You might be thinking, how often do we need to drain a backlog, all the while the producer rate is 0? Let’s move onto case 3.

Case 3 - Skewed batch production workloads

Setup: 1 topic, 6 partitions, 1 consumer, max.poll.records=500 (the default), 6 brokers.

One such case of draining backlogs without producer load is that of workloads where producers periodically dump a large batch of records in a topic. In between each dump there are no incoming records at all. We can model this with Dimster using its producerRateSchedule workfield.

# proc time between 10-50 ms, poll record batches processed in parallel
consumerProcMsMin: 10
consumerProcMsMax: 50
consumerProcParallelism: -1
# repeating producer rate cycle
producerRateSchedule:
    type: REPEATING
    segments:
      - fromRate: 1
        toRate: 10000
        durationSeconds: 120
      - fromRate: 10000
        toRate: 0
        durationSeconds: 120
      - rate: 0
        durationSeconds: 180

Fig 7. Per-partition rates + aggregate lag. Note that due to the rate calculated over a 1 minute interval, the short peak of 10,000 records/s is not shown.

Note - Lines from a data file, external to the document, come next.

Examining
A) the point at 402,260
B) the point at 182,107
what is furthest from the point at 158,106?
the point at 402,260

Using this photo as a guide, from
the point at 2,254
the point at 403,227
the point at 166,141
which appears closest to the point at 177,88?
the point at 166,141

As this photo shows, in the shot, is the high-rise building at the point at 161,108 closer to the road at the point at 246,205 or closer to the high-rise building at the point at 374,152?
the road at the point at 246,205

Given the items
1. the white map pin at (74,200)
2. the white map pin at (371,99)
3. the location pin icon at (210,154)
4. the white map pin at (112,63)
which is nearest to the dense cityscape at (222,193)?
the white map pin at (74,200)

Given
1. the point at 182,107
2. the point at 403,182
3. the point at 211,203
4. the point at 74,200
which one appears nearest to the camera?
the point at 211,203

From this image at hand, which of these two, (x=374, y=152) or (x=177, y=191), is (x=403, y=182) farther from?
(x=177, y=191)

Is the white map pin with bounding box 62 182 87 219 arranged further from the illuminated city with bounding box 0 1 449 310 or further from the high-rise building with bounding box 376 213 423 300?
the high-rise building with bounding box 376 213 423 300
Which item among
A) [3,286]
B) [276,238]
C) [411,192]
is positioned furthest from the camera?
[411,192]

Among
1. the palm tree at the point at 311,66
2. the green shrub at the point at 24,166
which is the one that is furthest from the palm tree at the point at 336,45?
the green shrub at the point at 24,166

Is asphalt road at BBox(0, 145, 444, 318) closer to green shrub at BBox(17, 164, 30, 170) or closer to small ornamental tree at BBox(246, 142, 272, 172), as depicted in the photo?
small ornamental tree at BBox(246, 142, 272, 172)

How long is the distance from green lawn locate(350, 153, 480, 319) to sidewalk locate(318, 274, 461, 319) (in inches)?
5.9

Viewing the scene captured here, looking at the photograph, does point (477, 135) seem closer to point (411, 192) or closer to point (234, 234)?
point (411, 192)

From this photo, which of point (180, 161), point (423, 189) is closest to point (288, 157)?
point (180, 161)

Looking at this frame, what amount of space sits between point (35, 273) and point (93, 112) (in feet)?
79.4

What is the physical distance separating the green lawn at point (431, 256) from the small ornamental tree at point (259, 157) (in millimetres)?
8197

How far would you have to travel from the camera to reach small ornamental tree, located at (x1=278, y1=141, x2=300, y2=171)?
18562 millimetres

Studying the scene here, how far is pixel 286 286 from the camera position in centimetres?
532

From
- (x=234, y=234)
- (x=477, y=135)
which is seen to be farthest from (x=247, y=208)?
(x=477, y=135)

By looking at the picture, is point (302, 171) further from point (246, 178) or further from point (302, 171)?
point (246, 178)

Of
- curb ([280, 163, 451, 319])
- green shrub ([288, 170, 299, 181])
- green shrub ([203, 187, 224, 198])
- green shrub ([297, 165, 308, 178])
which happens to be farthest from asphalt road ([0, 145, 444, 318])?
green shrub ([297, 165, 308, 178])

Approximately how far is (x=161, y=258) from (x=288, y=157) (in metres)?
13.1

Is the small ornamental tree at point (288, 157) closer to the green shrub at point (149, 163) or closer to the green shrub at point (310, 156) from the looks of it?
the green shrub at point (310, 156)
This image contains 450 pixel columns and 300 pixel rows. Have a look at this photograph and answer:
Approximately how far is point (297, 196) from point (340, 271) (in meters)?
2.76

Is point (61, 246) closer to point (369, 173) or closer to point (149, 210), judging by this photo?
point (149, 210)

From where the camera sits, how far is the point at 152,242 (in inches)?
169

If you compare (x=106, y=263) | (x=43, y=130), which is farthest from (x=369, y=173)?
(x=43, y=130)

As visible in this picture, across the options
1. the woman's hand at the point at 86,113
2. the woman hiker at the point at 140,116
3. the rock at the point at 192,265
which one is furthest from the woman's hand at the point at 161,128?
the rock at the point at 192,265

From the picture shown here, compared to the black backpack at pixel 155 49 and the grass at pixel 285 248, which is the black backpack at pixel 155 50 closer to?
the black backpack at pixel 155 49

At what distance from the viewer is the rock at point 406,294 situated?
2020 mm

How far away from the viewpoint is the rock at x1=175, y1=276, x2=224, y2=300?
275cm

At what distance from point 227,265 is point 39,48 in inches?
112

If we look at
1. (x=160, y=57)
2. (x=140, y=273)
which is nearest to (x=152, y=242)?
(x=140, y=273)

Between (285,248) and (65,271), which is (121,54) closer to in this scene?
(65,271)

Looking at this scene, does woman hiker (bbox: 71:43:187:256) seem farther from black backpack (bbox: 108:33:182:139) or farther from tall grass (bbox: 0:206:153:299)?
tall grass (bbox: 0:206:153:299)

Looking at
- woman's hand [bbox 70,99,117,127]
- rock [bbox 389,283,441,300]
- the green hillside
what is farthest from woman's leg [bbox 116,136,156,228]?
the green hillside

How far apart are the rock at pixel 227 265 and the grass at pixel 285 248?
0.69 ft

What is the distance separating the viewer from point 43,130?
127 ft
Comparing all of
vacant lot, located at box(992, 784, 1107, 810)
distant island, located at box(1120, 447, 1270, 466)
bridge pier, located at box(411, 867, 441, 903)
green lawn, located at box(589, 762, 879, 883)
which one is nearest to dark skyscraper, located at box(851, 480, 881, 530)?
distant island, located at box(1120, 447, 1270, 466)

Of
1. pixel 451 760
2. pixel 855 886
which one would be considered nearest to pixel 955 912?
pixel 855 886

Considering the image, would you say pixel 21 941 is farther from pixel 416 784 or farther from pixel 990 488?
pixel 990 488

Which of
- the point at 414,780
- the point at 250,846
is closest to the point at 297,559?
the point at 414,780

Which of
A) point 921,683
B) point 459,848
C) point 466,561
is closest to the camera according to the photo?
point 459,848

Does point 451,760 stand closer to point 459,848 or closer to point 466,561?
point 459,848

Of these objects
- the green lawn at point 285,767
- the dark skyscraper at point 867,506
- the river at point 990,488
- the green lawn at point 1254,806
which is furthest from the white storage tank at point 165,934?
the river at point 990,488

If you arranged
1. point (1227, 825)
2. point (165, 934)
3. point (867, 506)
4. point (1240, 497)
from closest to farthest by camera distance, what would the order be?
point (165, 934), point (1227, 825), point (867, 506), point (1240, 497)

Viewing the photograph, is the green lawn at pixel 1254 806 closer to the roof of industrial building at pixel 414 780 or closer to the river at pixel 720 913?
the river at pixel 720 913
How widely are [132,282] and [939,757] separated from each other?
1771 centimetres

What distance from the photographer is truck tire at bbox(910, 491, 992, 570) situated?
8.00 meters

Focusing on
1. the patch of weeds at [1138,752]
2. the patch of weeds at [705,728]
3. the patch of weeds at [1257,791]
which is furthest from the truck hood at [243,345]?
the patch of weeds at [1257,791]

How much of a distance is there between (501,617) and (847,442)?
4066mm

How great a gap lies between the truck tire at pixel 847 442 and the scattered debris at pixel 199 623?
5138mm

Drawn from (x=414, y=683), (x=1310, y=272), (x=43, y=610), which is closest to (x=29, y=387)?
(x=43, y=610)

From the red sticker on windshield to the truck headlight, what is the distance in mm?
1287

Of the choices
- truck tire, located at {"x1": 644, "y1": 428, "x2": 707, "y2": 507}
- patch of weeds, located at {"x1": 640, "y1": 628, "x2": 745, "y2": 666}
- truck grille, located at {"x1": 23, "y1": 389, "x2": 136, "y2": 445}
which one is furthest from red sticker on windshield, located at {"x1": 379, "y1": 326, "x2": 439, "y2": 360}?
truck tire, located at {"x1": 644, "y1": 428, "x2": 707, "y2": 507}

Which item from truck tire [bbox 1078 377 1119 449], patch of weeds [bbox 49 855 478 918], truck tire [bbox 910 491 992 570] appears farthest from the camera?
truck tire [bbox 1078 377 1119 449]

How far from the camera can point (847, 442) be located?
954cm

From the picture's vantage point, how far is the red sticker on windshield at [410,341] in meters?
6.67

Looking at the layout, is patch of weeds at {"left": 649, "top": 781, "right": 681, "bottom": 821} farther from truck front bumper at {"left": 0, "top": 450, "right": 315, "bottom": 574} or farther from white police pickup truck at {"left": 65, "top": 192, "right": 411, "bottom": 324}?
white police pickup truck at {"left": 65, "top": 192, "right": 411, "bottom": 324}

The consumer can’t handle the batch instantly, it needs time to process it. The consumption rate of the heaviest partition tops out at 1.5K records/s, building lag on that partition. In each of the three producer dumps, once the producer rate dropped to 0 and the 5 lightest partitions got drained, the heavy partition consumption rate crashed due to the fetch wait issue. Each consecutive production-batch increased the lag on the heaviest partition.

In this test I used 6 brokers, to ensure that each partition was on a separate broker, to exacerbate the problem. Obvious, this test doesn’t need 6 brokers, but in production you might run 6 brokers or 12 brokers or more. In such clusters, it would be the norm for the leader replicas of a topic to be not be co-located on the same brokers.

Case 4 - Backlogs with producer load

So far we’ve focus on backlog draining without producer load. But if producers keep going during the drain then the fetch wait issue can be mitigated. The size of the mitigation depends on the magnitude of producer rate. If a record arrives at a light partition twice per second, then the fetch wait issue may not be mitigated at all. 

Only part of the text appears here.